Ship the infrastructure first. The model will follow.

Frequently Asked Questions

What is the best format for deploying a computer vision model to production?

ONNX (Open Neural Network Exchange) with ONNX Runtime. It delivers 2–3x faster CPU inference than native PyTorch, removes the PyTorch dependency from your production environment, and supports INT8 quantization for further speed and cost gains.

How do you prevent preprocessing errors in a production CV system?

Test your preprocessing pipeline on 50 real production images — not your clean test dataset.

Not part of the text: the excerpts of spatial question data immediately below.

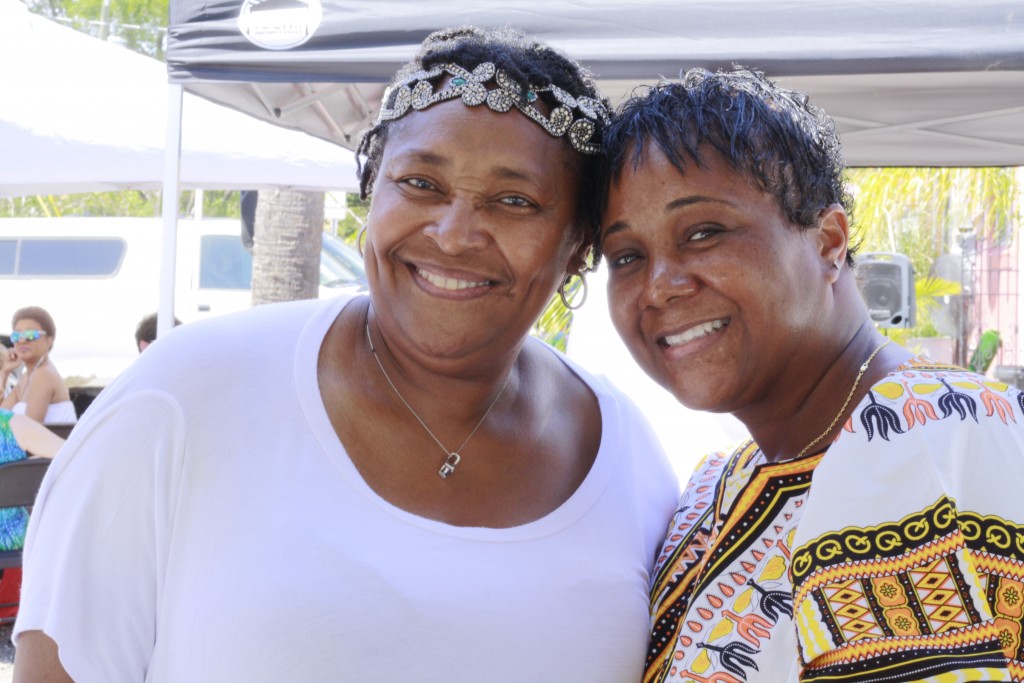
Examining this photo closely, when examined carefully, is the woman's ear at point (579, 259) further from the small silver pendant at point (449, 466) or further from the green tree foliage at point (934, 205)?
the green tree foliage at point (934, 205)

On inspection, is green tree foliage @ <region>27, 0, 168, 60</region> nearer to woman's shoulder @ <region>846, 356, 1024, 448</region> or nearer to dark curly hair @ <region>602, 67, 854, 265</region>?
dark curly hair @ <region>602, 67, 854, 265</region>

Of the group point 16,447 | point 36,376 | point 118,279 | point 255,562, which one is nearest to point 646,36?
point 255,562

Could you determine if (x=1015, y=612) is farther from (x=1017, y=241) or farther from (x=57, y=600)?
(x=1017, y=241)

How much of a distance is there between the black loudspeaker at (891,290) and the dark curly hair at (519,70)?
6.74 m

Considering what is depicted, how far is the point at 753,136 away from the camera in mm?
1918

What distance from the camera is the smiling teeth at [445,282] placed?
2084 millimetres

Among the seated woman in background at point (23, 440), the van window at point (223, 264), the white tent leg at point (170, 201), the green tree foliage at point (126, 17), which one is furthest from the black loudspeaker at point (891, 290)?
the green tree foliage at point (126, 17)

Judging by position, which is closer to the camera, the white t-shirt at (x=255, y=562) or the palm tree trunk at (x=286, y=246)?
the white t-shirt at (x=255, y=562)

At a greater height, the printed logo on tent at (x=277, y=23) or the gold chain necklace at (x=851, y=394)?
the printed logo on tent at (x=277, y=23)

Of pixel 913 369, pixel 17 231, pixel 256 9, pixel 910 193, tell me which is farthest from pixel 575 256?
pixel 17 231

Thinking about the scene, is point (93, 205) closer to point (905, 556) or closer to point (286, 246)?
point (286, 246)

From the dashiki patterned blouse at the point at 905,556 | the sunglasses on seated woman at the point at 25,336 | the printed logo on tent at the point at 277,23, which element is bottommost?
the sunglasses on seated woman at the point at 25,336

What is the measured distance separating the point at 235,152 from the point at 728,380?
5563 millimetres

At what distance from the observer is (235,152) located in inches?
273
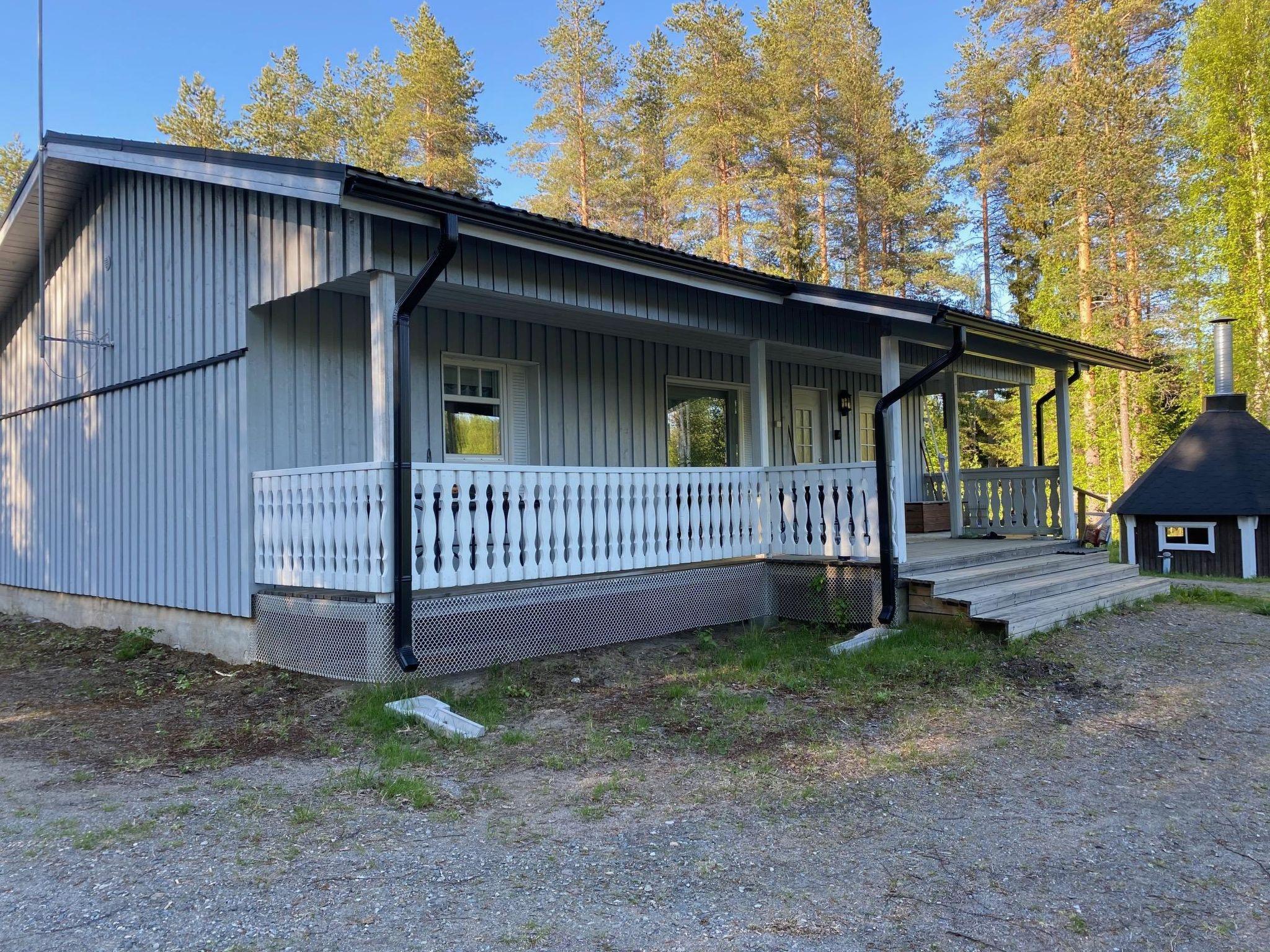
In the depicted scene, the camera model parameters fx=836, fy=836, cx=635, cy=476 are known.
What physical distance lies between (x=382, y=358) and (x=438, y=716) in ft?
7.47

Key checks: resize to the exact model input shape, normalize using the same values as training, fix BGR→RGB if using OpenCV, and handle grayscale vs colour explicitly.

What should I monitor in a production computer vision API?

Track inference latency (average and P95), error rate per endpoint, model confidence score distribution, and preprocessing failure rate. Alert immediately when the confidence distribution shifts more than 5% from your deployment baseline — this is the first signal of model degradation.